Source document.

━━━━━━━━━━━━━━━━━━━━

Simplify the expression $5^{3m+1} \div 5^{3m+3}$.
Understand the Problem
The question requires simplifying the expression $5^{3m+1} \div 5^{3m+3}$. This involves using the properties of exponents, specifically the rule for dividing exponents with the same base: $a^m / a^n = a^{(m-n)}$. We need to subtract the exponents and simplify to get the final result.
Answer
$\frac{1}{25}$
Answer for screen readers
$\frac{1}{25}$
Steps to Solve
- Apply the quotient rule of exponents
To divide exponential terms with the same base, we subtract the exponents:
$5^{3m+1} \div 5^{3m+3} = 5^{(3m+1)-(3m+3)}$
- Simplify the exponent
Distribute the negative sign and combine like terms:
$5^{(3m+1)-(3m+3)} = 5^{3m+1-3m-3} = 5^{-2}$
- Express the result with a positive exponent
Using the rule $a^{-n} = \frac{1}{a^n}$:
$5^{-2} = \frac{1}{5^2}$
- Calculate the final value
Evaluate $5^2$:
$\frac{1}{5^2} = \frac{1}{25}$
$\frac{1}{25}$
More Information
The expression simplifies to $\frac{1}{25}$, which is the result of applying exponent rules for division and negative exponents.

━━━━━━━━━━━━━━━━━━━━

Spatial relation data
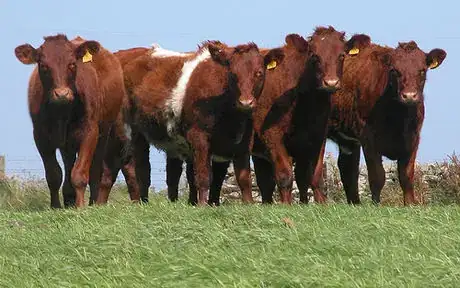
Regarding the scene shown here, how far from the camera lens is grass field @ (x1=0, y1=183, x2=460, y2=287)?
7984 millimetres

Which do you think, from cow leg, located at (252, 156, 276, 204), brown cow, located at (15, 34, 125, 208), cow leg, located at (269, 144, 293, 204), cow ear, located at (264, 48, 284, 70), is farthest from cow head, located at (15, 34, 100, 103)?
cow leg, located at (252, 156, 276, 204)

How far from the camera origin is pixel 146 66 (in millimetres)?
17234

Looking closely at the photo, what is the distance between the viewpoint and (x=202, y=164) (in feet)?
48.4

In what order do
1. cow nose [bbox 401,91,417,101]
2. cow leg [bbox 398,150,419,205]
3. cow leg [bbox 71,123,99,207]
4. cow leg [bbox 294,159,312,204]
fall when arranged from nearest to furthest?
cow leg [bbox 71,123,99,207], cow nose [bbox 401,91,417,101], cow leg [bbox 398,150,419,205], cow leg [bbox 294,159,312,204]

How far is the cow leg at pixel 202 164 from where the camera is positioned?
14727mm

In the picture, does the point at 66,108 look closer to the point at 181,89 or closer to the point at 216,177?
the point at 181,89

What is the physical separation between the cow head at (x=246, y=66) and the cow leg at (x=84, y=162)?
6.48 ft

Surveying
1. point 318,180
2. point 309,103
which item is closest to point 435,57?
point 309,103

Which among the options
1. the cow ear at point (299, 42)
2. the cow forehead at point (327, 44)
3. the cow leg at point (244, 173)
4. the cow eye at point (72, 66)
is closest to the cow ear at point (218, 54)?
the cow ear at point (299, 42)

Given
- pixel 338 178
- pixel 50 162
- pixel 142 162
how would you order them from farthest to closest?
pixel 338 178 < pixel 142 162 < pixel 50 162

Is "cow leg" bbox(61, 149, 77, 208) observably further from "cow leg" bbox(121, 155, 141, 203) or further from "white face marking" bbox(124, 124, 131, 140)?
"cow leg" bbox(121, 155, 141, 203)

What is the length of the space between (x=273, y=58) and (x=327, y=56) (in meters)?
0.87

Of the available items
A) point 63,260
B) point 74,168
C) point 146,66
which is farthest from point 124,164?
point 63,260

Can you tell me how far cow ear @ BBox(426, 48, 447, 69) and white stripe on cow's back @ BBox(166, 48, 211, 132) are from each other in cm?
323
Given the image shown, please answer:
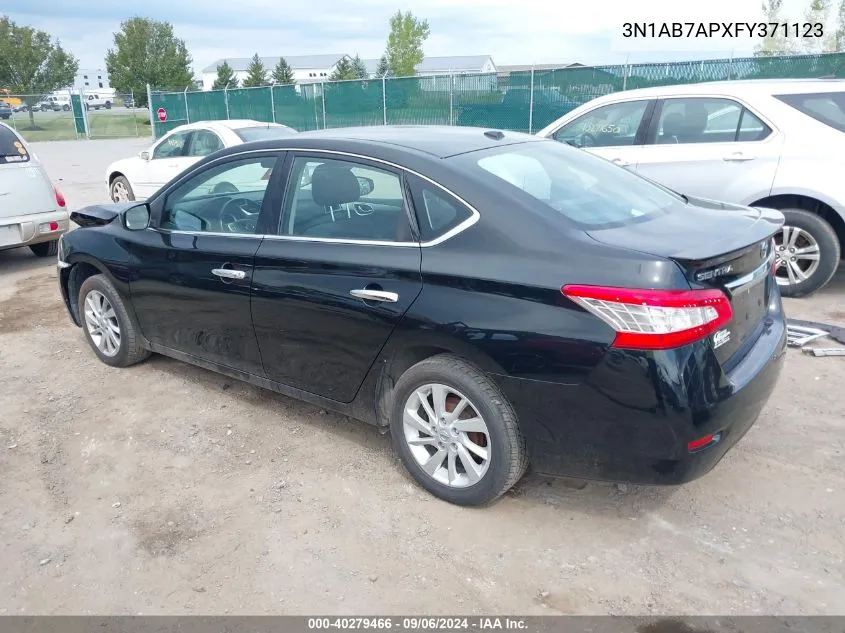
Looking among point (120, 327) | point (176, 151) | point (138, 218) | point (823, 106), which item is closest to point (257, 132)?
point (176, 151)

━━━━━━━━━━━━━━━━━━━━

Requests.
A - In the worked solution, what power of 5 does the expression reduce to once the exponents are subtracted and like terms combined?
B - Print the stretch of the worked solution from "Understand the Problem" through "the final result.".

Task solutions.
A - $5^{-2}$

B -
Understand the Problem
The question requires simplifying the expression $5^{3m+1} \div 5^{3m+3}$. This involves using the properties of exponents, specifically the rule for dividing exponents with the same base: $a^m / a^n = a^{(m-n)}$. We need to subtract the exponents and simplify to get the final result.